#### [Text block]
== == ==
CS-109A Introduction to Data Science

Lab 5: Regularization and Cross-Validation¶

Harvard University
Fall 2018
Instructors: Pavlos Protopapas and Kevin Rader
Lab Instructor: Keivn Rader (today at least)
Authors: Kevin Rader, Rahul Dave, David Sondak, Will Claybaugh, Pavlos Protopapas

Table of Contents¶

0. Learning Goals
1. Review of regularized regression
2. Bootstrapped Sampling Distributions and Confidence Intervals
3. Ridge regression for Simple Regression
4. Ridge regression with polynomial features on a grid
5. Cross-validation --- Multiple Estimates
6. Cross-validation --- Finding the best regularization parameter

Learning Goals¶

In this lab, you will work with some noisy data. You will use simple linear and ridge regressions to fit linear, high-order polynomial features to the dataset. You will attempt to figure out what degree polynomial fits the dataset the best and ultimately use cross validation to determine the best polynomial order. Finally, you will automate the cross validation process using sklearn in order to determine the best regularization paramter for the ridge regression analysis on your dataset.

By the end of this lab, you should:

• Really understand regularized regression principles.
• Have a good grasp of working with ridge regression through the sklearn API
• Understand the effects of the regularization (a.k.a penalization or tuning) parameter on fits from ridge regression
• Understand the ideas behind cross-validation
  • Why is it necessary?
  • Why is it important?
  • Basic implementation details.
• Be able to use sklearn objects to automate the cross validation process.

This lab corresponds to lectures 5, 6, and 7 and maps to homework 4 (and beyond).

Part 1: Review of regularized regression¶

We briefly review the idea of regularization as introduced in lecture. Recall that in the ordinary least squares problem we find the regression coefficients $\boldsymbol{\beta}\in\mathbb{R}^{m}$ that minimize the loss function \begin{align*} L(\boldsymbol{\beta}) = \frac{1}{n} \sum_{i=1}^n \|y_i - \boldsymbol{\beta}^T \mathbf{x}_i\|^2. \end{align*} Recall that we have $n$ observations. Here $y_i$ is the response variable for observation $i$ and $\mathbf{x}_i\in\mathbb{R}^{m}$ is a vector from the predictor matrix corresponding to observation $i$.

The general idea behind regularization is to penalize the loss function to account for possibly very large values of the coefficients $\boldsymbol{\beta}$. Instead of minimizing $L(\boldsymbol{\beta})$, we minimize the regularized loss function \begin{align*} L_{\text{reg}}(\boldsymbol{\beta}) = L(\boldsymbol{\beta}) + \lambda R(\boldsymbol{\beta}) \end{align*} where $R(\boldsymbol{\beta})$ is a penalty function and $\lambda$ is a scalar that weighs the relative importance of this penalty. In this lab we will explore one regularized regression model: ridge regression. In ridge regression, the penalty function is the sum of the squares of the parameters, which is written as \begin{align*} L_{\text{ridge}}(\boldsymbol{\beta}) = \frac{1}{n} \sum_{i=1}^n \|y_i - \boldsymbol{\beta}^T \mathbf{x}_i\|^2 + \lambda \sum_{j=1}^m \beta_{j}^{2}. \end{align*}

In lecture, you also learned about LASSO regression in which the penalty function is the sum of the absolute values of the parameters. This is written as, \begin{align*} L_{\text{LASSO}}(\boldsymbol{\beta}) = \frac{1}{n} \sum_{i=1}^n \|y_i - \boldsymbol{\beta}^T \mathbf{x}_i\|^2 + \lambda \sum_{j=1}^m |\beta_j|. \end{align*}

In this lab, we will show how these optimization problems can be solved with sklearn to determine the model parameters $\boldsymbol{\beta}$. We will also show how to choose $\lambda$ appropriately via cross-validation.
== == ==
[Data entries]
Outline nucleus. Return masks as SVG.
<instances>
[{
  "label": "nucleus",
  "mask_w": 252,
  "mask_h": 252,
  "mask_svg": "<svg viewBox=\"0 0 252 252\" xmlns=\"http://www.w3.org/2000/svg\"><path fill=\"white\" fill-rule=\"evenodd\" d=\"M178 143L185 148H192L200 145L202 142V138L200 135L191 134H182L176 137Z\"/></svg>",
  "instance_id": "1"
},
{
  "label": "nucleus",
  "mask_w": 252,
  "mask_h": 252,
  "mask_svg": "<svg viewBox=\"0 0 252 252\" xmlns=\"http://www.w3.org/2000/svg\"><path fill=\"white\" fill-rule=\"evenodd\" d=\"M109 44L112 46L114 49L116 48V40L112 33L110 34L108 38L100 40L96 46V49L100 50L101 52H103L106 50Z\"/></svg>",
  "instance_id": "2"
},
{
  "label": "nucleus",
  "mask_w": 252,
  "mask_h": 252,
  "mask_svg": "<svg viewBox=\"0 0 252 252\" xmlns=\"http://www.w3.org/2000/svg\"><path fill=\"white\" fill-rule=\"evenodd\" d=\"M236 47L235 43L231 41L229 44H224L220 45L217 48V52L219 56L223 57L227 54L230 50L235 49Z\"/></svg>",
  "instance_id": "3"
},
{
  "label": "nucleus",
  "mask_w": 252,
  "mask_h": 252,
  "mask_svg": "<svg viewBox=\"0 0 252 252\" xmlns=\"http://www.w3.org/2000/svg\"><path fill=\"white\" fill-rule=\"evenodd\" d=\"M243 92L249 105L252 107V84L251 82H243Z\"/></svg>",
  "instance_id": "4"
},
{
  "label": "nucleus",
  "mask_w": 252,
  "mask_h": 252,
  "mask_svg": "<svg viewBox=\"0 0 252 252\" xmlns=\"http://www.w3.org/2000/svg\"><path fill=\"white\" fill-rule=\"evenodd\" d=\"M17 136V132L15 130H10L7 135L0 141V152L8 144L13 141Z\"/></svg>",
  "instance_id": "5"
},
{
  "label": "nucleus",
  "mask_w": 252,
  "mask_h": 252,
== == ==
#### [Task instructions]
(1) Can you convert the listing, from its first line through the line containing "143L185 148H192L200 145L202", into a Markdown table with the columns Row and Line, leaving out any blank lines?
(2) Could you continue the regularization lab text from its last sentence?
The regularization lab text and the listing are unrelated and should be treated separately.

#### [Answers by task]
(1)
| Row | Line |
|---|---|
| 1 | Outline nucleus. Return masks as SVG. |
| 2 | <instances> |
| 3 | [{ |
| 4 |   "label": "nucleus", |
| 5 |   "mask_w": 252, |
| 6 |   "mask_h": 252, |
| 7 |   "mask_svg": "<svg viewBox=\"0 0 252 252\" xmlns=\"http://www.w3.org/2000/svg\"><path fill=\"white\" fill-rule=\"evenodd\" d=\"M178 143L185 148H192L200 145L202 142V138L200 135L191 134H182L176 137Z\"/></svg>", |

(2)
Dataset¶

We will work with a synthetic dataset contained in data/noisypopulation.csv. The data were generated from a specific function $f\left(x\right)$ (the actual mathematical form will remain a mystery). Noise was added to the function to generate synthetic, noisy (aka, real) observations via $y = f\left(x\right) + \epsilon$ where $\epsilon$ was drawn from a random distribution. Even if you could make observations at every single value of $x$, the true function may still be obscured. Of course, the data you actually observe are a subset of all the possible observations in the population. In this lab, we will refer to observations at every single value of $x$ as the population and the subset of observations as in-sample y or simply the observations.

The dataset contains three columns:

1. f is the true function value
2. x is the predictor
3. y is the measured response.

In this lab, we will try out some regression methods to fit the data and see how well our model matches the true function f.

Let's take a quick look at the dataset. We will plot the true function value and the population.

It is often the case that you just can't make observations at every single value of $x$. We will simulate this situation by making a random choice of $60$ points from the full $200$ points. We do it by choosing the indices randomly and then using these indices as a way of getting the appropriate samples.

Note: If you are not familiar with the numpy sort method or the numpy random.choice() method, then please take a moment to look them up in the numpy documentation.

Moving on, let's get the $60$ random samples from our dataset.

Let's take one more look at our data to see which points we've selected.

Now we do our favorite thing and split the sample data into training and testing sets.

Note that here we are actually getting indices instead of the actual training and test set. This is okay and is another way of generating train-test splits.

Great! At this point we've explored our data a little bit, selected a sample of the dataset, and done a train-test split on the sample dataset.

Let's move on to the data analysis. We'll begin with ridge regression. In particular we'll do ridge regression on a single predictor and compare it with simple linear regression.

To start, let's fit the old classic, linear regression.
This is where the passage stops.